PROBLEM REQUIREMENTS
If an entry holds a picture, leave the picture out and copy the rest of the listing exactly.

INPUT FOR THIS TASK
┄┄┄┄┄┄┄┄┄┄┄┄┄┄┄┄┄┄┄┄
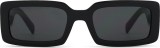 Dolce & Gabbana 0DG6187 501/87 53 36731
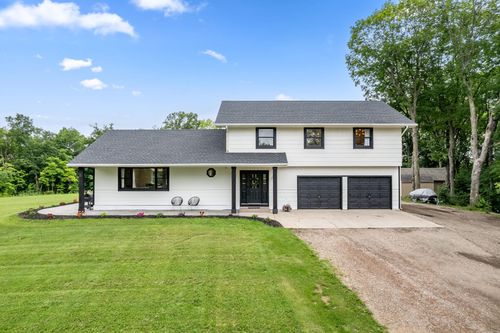 7555 75th Ln, Loretto, MN, 55357-9675 | Card Image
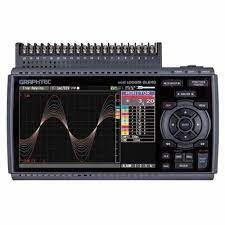 GRAPHTEC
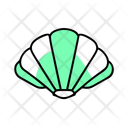 پیش‌نمایش فایل seashell-12237875 از پک تابستان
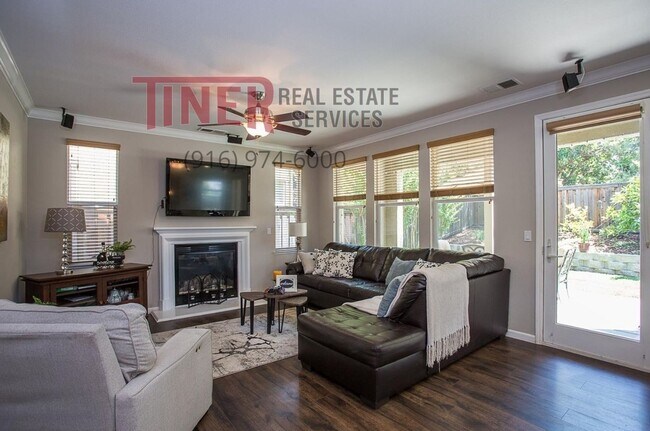 Foto del edificio - 804 Morning Dove Ln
┄┄┄┄┄┄┄┄┄┄┄┄┄┄┄┄┄┄┄┄
FINISHED EXERCISE
 Dolce & Gabbana 0DG6187 501/87 53 36731
 7555 75th Ln, Loretto, MN, 55357-9675 | Card Image
 GRAPHTEC
 پیش‌نمایش فایل seashell-12237875 از پک تابستان
 Foto del edificio - 804 Morning Dove Ln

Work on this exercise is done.